How to deal with object deletion in continuous allocation?

1k Views Asked by At

I've recently found benefits of Data Oriented Design. It looks very impressive. One of points is grouping data by type and access, not all together in objects, but in arrays, to prevent cache misses and for better processing.

So in game we still have instances and user is able to destroy any of them (not only last in array). I can't figure out how to effectively deal with object deletion in middle of array.

I have one idea: to have isAlive value, but that will will cause quite big impact on number of conditions, because every objects get checked many times in processing, drawing,...

Another idea is to shift whole array to fill space that has to be deleted, but this will consume much resources at deletion.
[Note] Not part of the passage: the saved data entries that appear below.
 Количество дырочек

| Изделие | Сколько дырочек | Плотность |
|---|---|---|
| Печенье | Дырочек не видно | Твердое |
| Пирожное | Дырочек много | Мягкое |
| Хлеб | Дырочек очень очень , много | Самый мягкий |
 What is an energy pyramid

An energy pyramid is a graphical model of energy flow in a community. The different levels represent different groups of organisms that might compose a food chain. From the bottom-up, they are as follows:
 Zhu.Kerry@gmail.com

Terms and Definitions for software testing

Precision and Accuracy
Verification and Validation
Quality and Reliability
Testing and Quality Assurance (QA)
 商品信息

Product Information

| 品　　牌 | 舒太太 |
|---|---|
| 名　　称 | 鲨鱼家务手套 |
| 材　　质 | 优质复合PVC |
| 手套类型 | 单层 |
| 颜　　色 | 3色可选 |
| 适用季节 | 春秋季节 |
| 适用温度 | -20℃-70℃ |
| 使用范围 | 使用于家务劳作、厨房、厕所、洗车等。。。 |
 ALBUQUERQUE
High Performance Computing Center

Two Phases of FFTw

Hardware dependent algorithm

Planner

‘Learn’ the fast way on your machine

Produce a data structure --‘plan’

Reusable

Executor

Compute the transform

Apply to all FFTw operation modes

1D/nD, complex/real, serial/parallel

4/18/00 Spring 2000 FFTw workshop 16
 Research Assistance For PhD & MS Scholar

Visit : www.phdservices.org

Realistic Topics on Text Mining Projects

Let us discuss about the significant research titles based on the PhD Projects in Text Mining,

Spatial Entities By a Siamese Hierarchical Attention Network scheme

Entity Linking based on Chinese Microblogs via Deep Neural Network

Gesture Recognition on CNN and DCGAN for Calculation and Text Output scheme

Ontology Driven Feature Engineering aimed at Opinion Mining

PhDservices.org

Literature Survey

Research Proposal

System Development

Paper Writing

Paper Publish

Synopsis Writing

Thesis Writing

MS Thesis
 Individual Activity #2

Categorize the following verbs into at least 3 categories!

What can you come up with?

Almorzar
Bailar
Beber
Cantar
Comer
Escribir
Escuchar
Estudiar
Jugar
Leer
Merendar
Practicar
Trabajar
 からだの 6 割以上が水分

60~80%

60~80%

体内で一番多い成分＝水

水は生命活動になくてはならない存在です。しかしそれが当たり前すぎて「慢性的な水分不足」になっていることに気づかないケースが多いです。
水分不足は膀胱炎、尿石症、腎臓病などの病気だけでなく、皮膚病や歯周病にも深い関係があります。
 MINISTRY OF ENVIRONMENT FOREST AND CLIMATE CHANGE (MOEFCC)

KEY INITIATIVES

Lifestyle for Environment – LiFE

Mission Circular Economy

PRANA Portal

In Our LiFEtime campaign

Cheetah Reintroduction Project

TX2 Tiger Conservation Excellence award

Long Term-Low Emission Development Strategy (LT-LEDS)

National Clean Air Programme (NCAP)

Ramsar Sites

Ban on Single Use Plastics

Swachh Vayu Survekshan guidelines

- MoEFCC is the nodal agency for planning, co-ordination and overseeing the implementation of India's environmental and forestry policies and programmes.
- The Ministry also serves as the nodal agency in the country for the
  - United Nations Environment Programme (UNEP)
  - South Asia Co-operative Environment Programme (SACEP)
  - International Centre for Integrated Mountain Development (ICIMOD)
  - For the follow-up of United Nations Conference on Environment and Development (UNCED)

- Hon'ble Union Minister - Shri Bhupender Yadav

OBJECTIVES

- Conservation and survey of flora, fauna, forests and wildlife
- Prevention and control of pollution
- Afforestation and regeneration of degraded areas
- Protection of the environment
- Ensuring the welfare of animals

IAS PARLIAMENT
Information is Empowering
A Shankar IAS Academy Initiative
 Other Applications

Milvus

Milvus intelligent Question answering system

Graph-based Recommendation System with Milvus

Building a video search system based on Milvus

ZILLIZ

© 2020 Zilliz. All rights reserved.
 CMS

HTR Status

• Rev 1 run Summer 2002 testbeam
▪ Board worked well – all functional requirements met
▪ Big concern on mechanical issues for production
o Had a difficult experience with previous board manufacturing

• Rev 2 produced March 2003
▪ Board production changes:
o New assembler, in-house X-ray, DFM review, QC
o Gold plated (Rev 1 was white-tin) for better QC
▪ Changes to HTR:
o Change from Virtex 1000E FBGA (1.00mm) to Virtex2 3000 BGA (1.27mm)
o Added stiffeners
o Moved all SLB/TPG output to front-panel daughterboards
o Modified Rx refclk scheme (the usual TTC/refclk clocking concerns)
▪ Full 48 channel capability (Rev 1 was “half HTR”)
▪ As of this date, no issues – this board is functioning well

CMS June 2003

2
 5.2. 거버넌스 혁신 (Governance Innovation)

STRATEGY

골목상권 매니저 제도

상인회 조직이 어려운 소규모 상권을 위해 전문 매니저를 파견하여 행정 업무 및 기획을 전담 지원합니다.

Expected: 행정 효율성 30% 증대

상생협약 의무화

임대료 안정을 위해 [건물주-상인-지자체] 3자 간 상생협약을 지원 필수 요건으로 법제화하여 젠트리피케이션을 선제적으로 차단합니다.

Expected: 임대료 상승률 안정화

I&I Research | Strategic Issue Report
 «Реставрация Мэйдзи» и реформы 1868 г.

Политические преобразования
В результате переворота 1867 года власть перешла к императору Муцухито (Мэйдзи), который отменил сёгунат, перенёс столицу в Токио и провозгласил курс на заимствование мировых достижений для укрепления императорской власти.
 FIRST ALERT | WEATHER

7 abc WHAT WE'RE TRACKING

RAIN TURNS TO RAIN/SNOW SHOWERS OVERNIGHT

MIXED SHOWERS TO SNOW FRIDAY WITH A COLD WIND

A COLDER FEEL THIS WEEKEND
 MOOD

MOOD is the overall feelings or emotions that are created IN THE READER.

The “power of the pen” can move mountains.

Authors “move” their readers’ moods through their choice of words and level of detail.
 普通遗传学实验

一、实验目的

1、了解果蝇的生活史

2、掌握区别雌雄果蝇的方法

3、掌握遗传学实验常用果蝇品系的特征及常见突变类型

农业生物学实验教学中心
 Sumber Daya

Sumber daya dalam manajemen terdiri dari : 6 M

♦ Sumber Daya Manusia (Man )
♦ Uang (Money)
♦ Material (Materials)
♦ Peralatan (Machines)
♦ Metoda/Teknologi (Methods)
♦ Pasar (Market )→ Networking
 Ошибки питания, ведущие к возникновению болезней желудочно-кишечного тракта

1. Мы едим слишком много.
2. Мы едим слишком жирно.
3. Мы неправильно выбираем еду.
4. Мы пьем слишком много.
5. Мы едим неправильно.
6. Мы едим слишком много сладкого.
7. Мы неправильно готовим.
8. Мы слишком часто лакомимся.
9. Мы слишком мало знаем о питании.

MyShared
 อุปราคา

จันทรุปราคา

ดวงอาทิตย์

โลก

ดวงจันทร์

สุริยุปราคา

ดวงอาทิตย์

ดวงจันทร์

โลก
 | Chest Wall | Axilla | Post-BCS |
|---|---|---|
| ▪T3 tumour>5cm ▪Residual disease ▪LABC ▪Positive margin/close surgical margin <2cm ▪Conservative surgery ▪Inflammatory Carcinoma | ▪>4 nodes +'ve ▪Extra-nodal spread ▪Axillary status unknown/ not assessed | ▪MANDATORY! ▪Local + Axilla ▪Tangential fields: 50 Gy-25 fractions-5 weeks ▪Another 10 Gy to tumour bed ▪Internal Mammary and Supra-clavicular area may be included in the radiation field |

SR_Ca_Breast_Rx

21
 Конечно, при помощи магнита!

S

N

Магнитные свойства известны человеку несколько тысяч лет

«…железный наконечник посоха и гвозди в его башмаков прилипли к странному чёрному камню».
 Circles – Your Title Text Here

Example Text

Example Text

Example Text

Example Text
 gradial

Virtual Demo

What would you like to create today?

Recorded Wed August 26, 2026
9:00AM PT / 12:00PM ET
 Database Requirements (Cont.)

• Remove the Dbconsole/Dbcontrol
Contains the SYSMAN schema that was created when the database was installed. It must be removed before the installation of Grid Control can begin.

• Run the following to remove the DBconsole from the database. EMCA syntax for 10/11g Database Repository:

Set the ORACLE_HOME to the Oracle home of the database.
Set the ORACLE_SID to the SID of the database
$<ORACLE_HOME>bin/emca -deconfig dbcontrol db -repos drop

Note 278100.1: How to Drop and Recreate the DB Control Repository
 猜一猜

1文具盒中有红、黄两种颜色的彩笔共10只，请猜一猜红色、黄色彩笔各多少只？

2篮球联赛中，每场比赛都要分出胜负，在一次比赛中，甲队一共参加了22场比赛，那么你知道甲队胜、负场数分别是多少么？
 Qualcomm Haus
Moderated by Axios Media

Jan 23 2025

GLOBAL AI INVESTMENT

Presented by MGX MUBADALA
How can man deal with this in DOD?

So put up the requirements:

  • it has to be array(s) in order to reduce cache misses destribed in DOD
  • it has to have fast random position object deletion, max o(log n)
  • objects can't move since they were created, because they could be referenced at unknown places, so it will cause program misbehavior
2

There are 2 best solutions below

3
On

it depends on the constraints and workload, but one approach is to swap the deleted element with the last element in the array, then remove the deleted element from the end (pop_back). this assumes the order of the array isn't particularly important. another approach is a sparse array, which might work in environments where the memory budget is fixed.

EDIT: if you're maintaining external pointers into the array, they can be managed using smart pointers whose underlying addresses are updated (shared_ptr::reset) when an array element is moved. you would end up with 2 parallel arrays of the same length:

typedef std::vector<thing> thingVec;
thingVec things;

// smart pointers for each object
std::vector<boost::shared_ptr<thingVec::iterator>> references;

in your createThing function, you'd return a shared_ptr with a custom deleter (which would automagically do the array update once all references have been extinguished):

http://www.boost.org/doc/libs/1_51_0/libs/smart_ptr/sp_techniques.html#static

the smart pointers can point to structures with multiple fields that are ultimately stored in different arrays, as long as the custom deleter knows which arrays to compact when an element is deleted.

0
On

It's actually quite easy, don't use direct references. Use a layer of indirection such as IDs. For example:

Let's say you have a FooManager that manages all your Foo "objects" (not objects in the OOP sense, a collection of arrays for each Foo property). As I understand it, what you do right now is just return an index. Let's say Foo #42 is the Foo which data is located at index 42 of all the arrays. Now you want to delete Foo #42, which blows a hole in your array. You could move all other array entries but then Foo #43 no longer points at the actual index 43.

So we add an ID table and instead of returning the index, you return an ID. When you create a new Foo, you add its data to the first free index in the arrays (let's say 42). Then you generate an new unused ID (let's say 1337). Now you can update the ID table (a (hash)map is great for this) to say ID 1337 points to index 42. Now you can return the ID 1337 to the calling function. (Notice how the calling function never finds out where the data is actually stored, that's irrelevant information)

Next time the Foo needs to be updated from another piece of code, the ID is used. So the FooManager's setBar function is called with ID 1337 and the new Bar value as arguments. FooManager looks up 1337 in its ID table, finds out it's still located at index 42 and updates the Bar array index 42 with the new Bar value.

Now this is where this system gets it's value, let's remove Foo 1337. FooManager's removeFoo is called with ID 1337 as argument. It looks up 1337, it's located at index 42. However, in the mean time, 10 new Foos have been added. So what we can now do is just replace the values at index 42 with the values at 52, effectively moving 52 to 42. This would cause a big problem in the old system, but now, we only need to update the index table. So we look up which ID points to 52 (let's say it's 1401) and update it to 42. Next time someone tries to update the Foo with ID 1401, it looks it up in the index table and finds it is located at index 42.

So we've kept the data in continuous memory, a remove only costs a very low number of data copies operations (one copy for each property of Foo) and the code "outside" of FooManager never even realizes something happened. It even solves dead refence issues. Suppose some code still has the deleted 1337 ID (dangling refence, this is bad!), when it tries to access/change it, FooManager looks it up, sees 1337 doesn't exist (any more) and can generate a nice clean warning/error and callstack, which allows you to directly identify which code still has the dangling reference!

There is only one disadvantage, which is an extra lookup in the ID table. Now a hash table can be really fast, but it's still an extra operation for each time you modify a Foo object. However, in most cases, access from outside of a manager happens far less than access inside of a manager. When you have a BulletManager, it will update each bullet every frame, but accessing a Bullet to change/request something and calls to create/remove bullets are faaaar less likely to occur. If this is the other way around though, you should probably update your data structures to optimize for that situation. Then again, in such a situation, it doesn't matter that much any more where data is located in memory so you could live with either "holes" in your arrays or even using completely different data layouts.